YOUR INSTRUCTIONS: When you write out the records, keep every word exact and drop the pictures.

DATA FOR THIS EXERCISE Start Marker

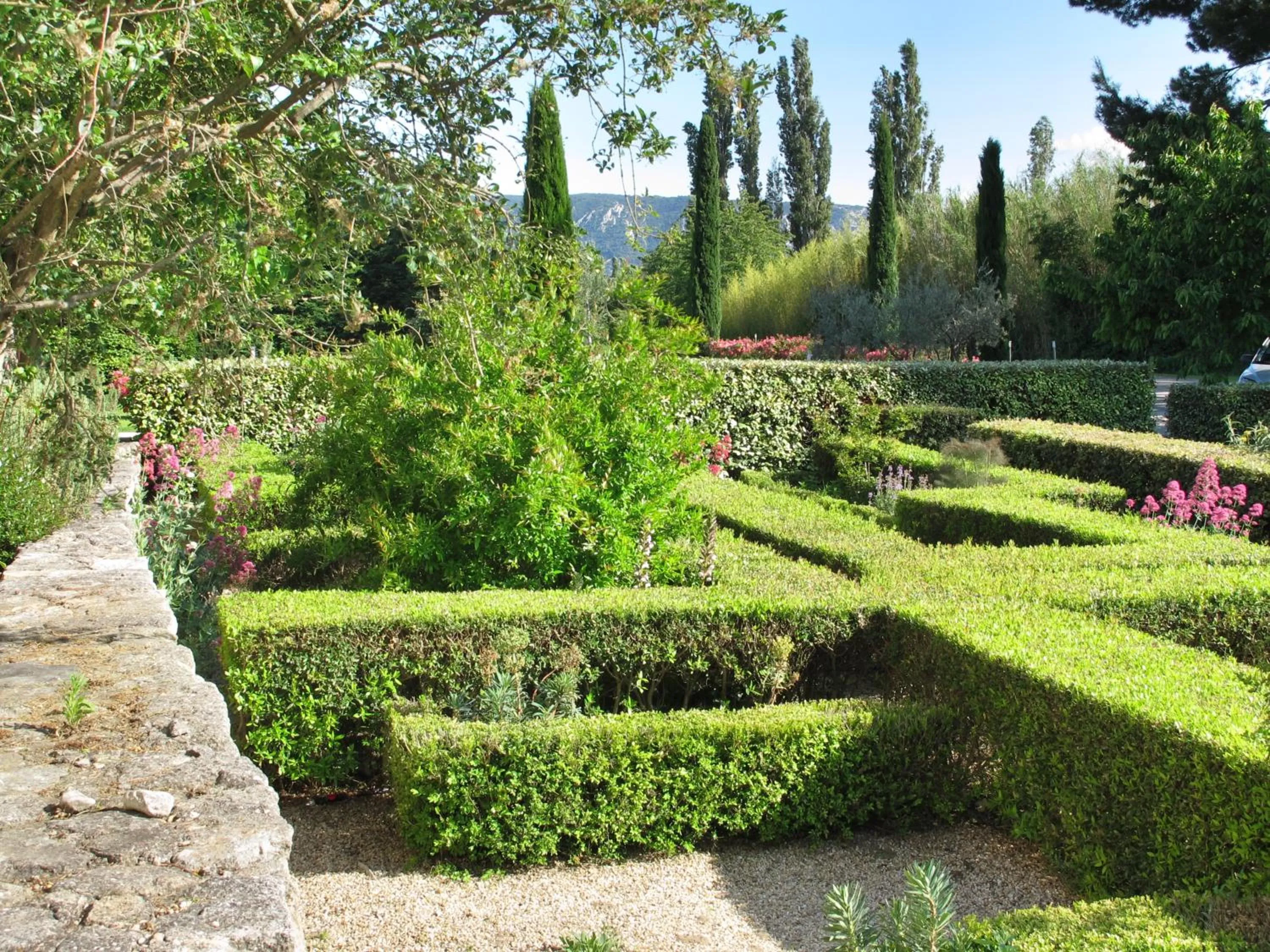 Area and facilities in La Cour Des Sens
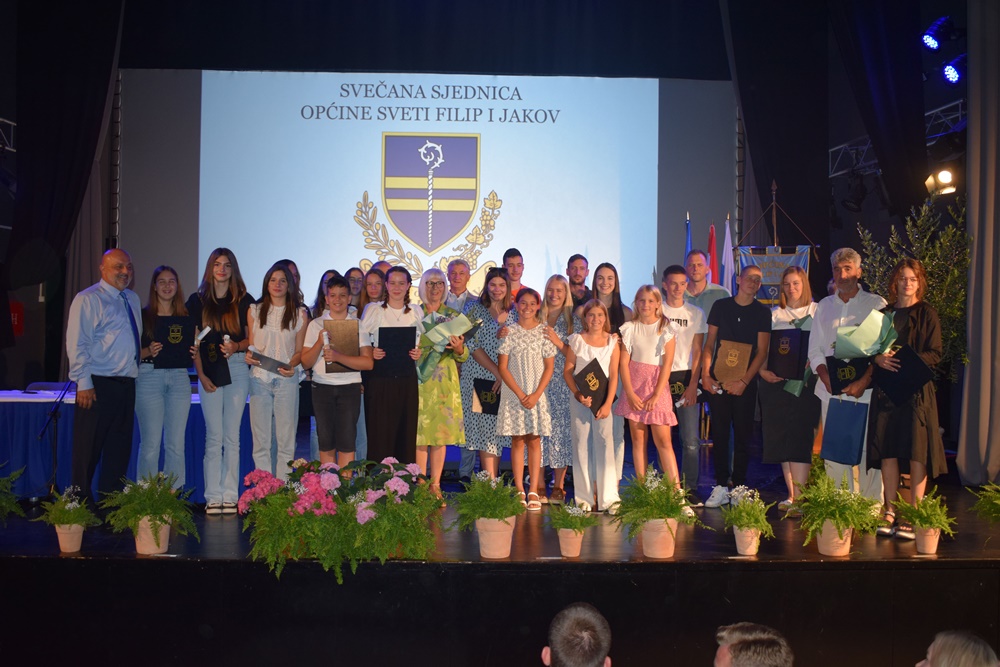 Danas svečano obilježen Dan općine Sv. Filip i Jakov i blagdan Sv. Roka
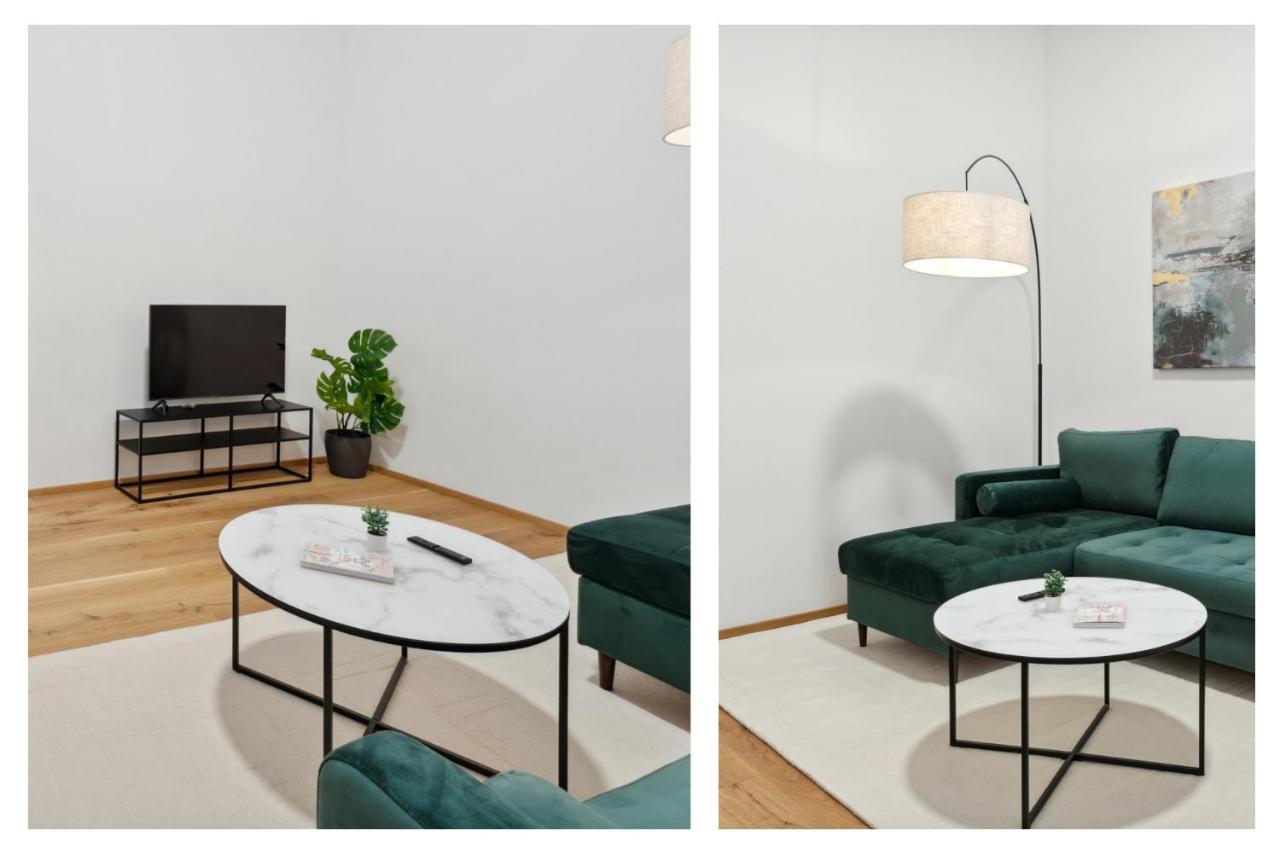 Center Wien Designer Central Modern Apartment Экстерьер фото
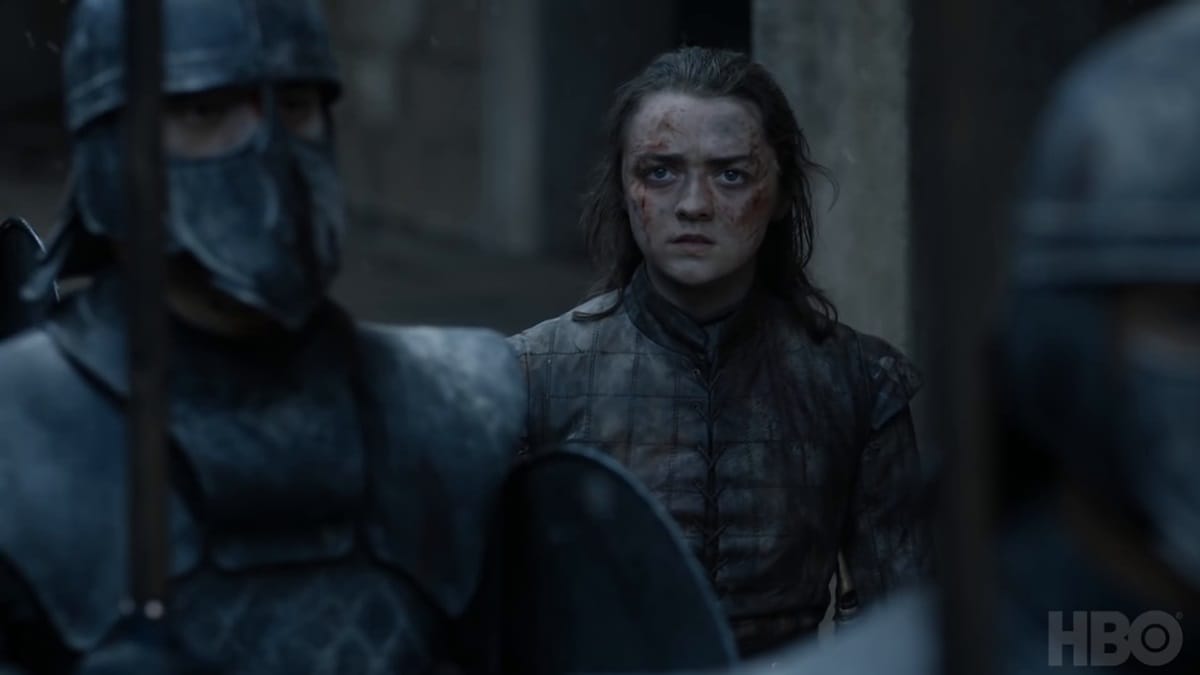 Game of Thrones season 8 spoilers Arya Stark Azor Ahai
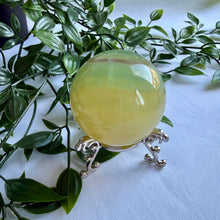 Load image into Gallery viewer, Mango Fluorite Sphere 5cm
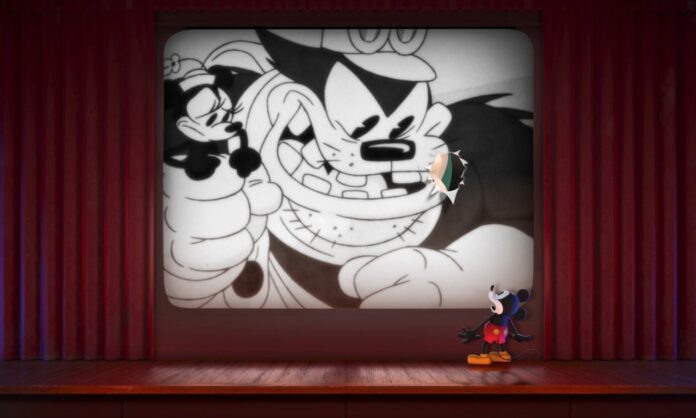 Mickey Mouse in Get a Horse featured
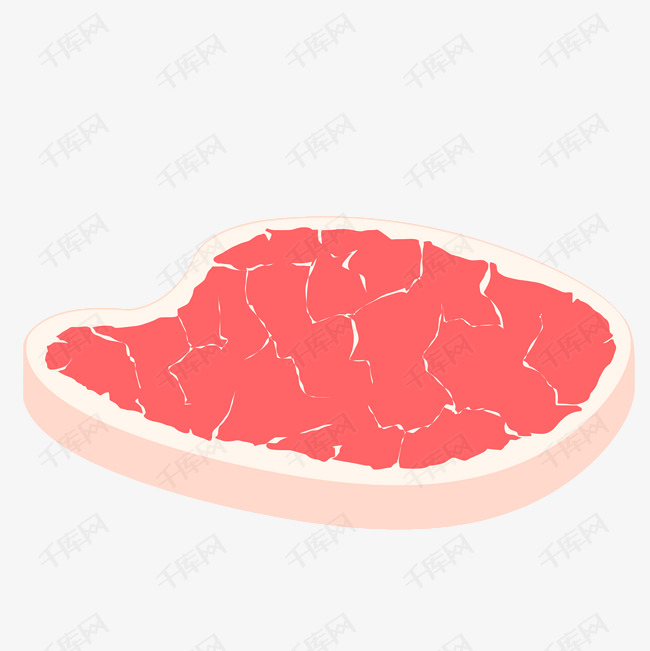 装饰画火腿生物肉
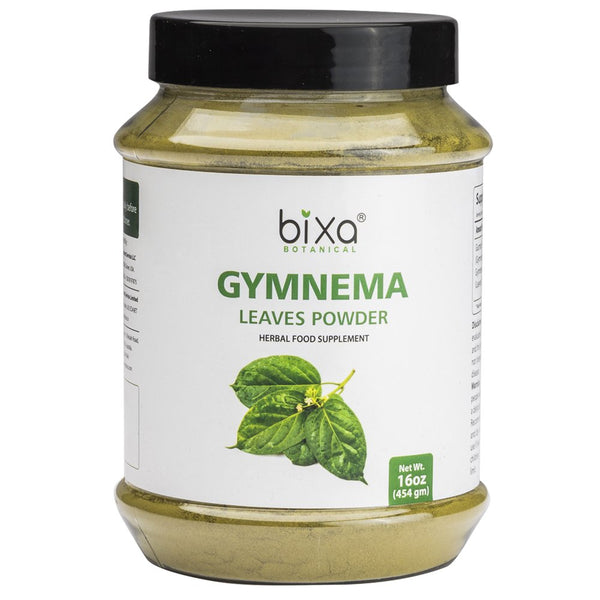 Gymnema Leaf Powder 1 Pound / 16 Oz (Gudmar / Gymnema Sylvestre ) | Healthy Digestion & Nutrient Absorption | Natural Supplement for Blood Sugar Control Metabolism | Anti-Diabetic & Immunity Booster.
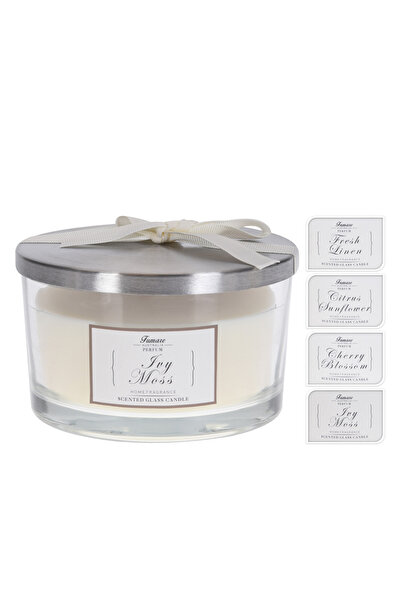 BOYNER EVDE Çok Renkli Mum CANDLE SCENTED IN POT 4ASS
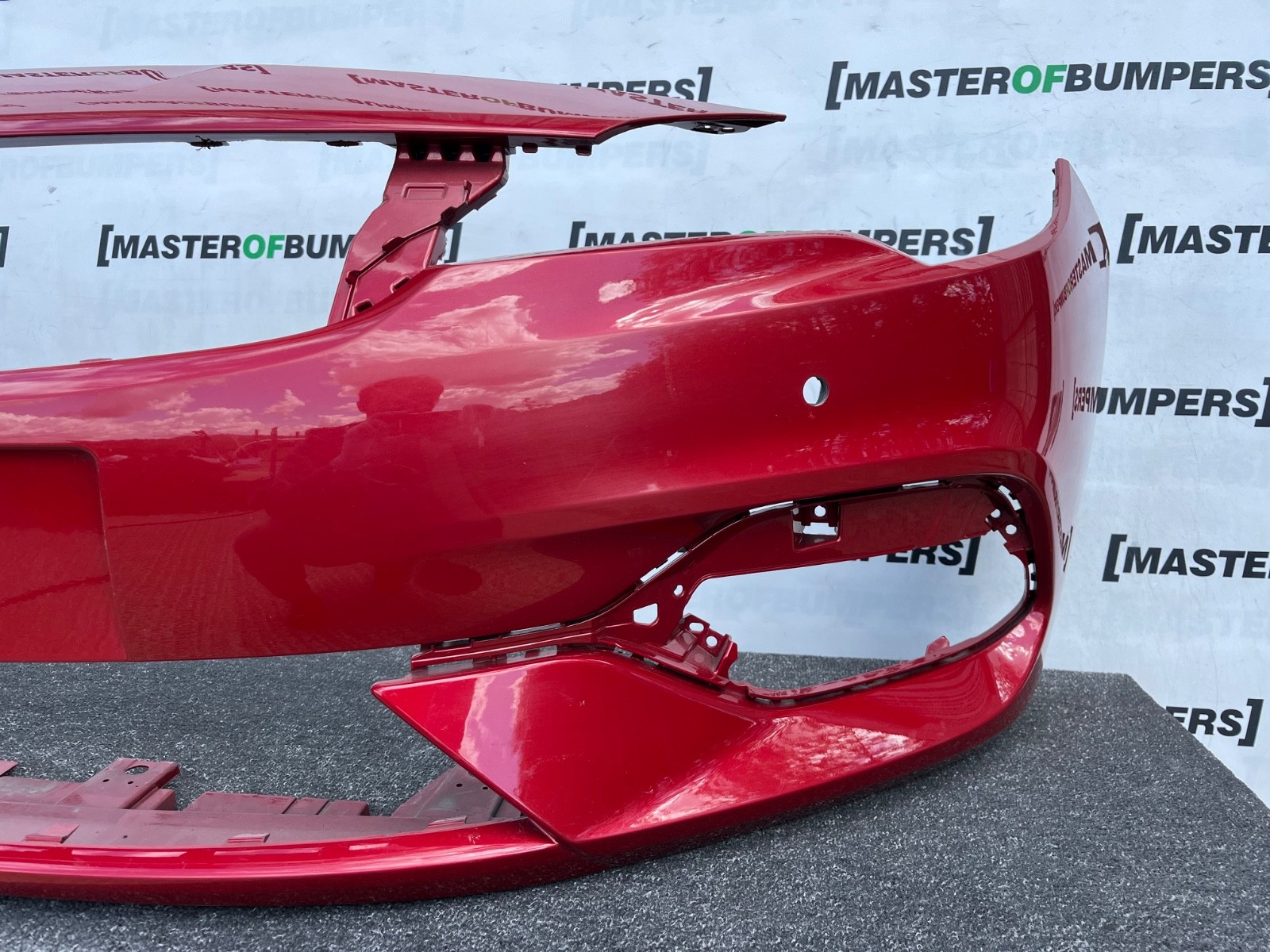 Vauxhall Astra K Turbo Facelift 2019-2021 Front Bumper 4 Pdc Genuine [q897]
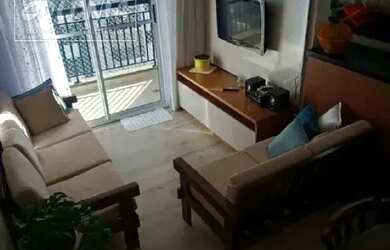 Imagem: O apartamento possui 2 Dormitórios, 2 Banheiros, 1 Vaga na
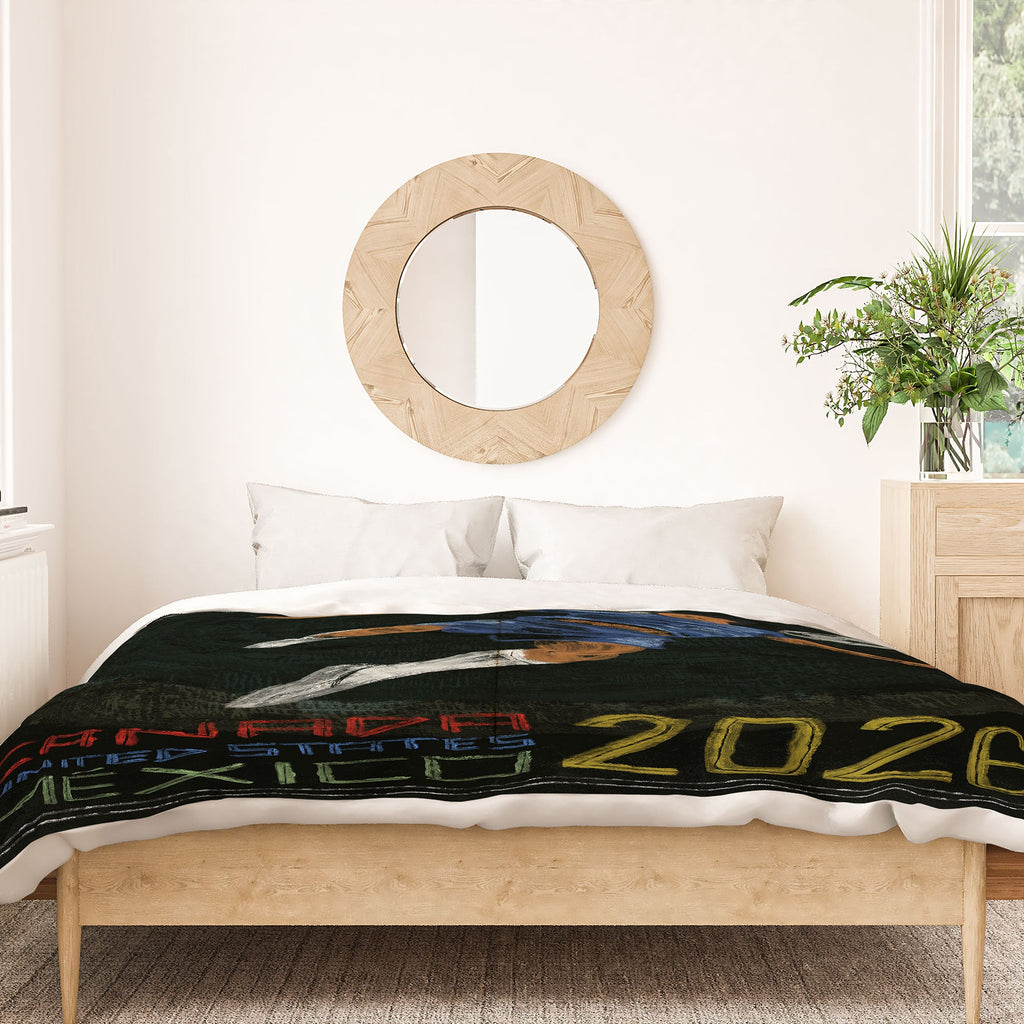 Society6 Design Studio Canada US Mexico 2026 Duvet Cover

DATA FOR THIS EXERCISE End Marker

TASK RESULT:
 Area and facilities in La Cour Des Sens
 Danas svečano obilježen Dan općine Sv. Filip i Jakov i blagdan Sv. Roka
 Center Wien Designer Central Modern Apartment Экстерьер фото
 Game of Thrones season 8 spoilers Arya Stark Azor Ahai
 Load image into Gallery viewer, Mango Fluorite Sphere 5cm
 Mickey Mouse in Get a Horse featured
 装饰画火腿生物肉
 Gymnema Leaf Powder 1 Pound / 16 Oz (Gudmar / Gymnema Sylvestre ) | Healthy Digestion & Nutrient Absorption | Natural Supplement for Blood Sugar Control Metabolism | Anti-Diabetic & Immunity Booster.
 BOYNER EVDE Çok Renkli Mum CANDLE SCENTED IN POT 4ASS
 Vauxhall Astra K Turbo Facelift 2019-2021 Front Bumper 4 Pdc Genuine [q897]
 Imagem: O apartamento possui 2 Dormitórios, 2 Banheiros, 1 Vaga na
 Society6 Design Studio Canada US Mexico 2026 Duvet Cover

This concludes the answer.